The diagnosis of VHLs may be suspected clinically but confirmed by genetic analysis. The identification of a pathological variant of the VHL gene currently represents the diagnostic gold standard.

Comprehensive genetic testing of the VHL gene is recommended for individuals with the presence of one or more characteristic lesions including hemangioblastomas of the brain, spine, or retina; endolymphatic sac tumors; epididymal cystadenomas; pheochromocytoma; multiple pancreatic cystadenomas; and clear cell RCC diagnosed at age 40 or younger. There is also a large variety of hereditary cancer panels, many of which include the VHL gene. Thus, individuals might be diagnosed with a pathogenic variant in VHL due to other combinations of tumor diagnoses and family history (e.g., those with a diagnosis of clear cell RCC over the age of 40 and a family history of kidney cancer). Early detection of these tumors plays a key role in the optimal management of this condition. Radiologists should be aware of the imaging features of VHLs.
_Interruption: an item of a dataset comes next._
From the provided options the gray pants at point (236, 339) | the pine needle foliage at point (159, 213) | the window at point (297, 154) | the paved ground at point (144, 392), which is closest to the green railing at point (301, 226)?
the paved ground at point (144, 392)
For asymptomatic patients, we suggest observation with serial imaging, unless tumor growth appears or symptoms develop, rather than immediate therapeutic intervention.

This peculiar case had the aim to highlight the importance of having recognized two different rare tumors, allowing us to achieve the genetic diagnosis and to begin an adequate follow-up.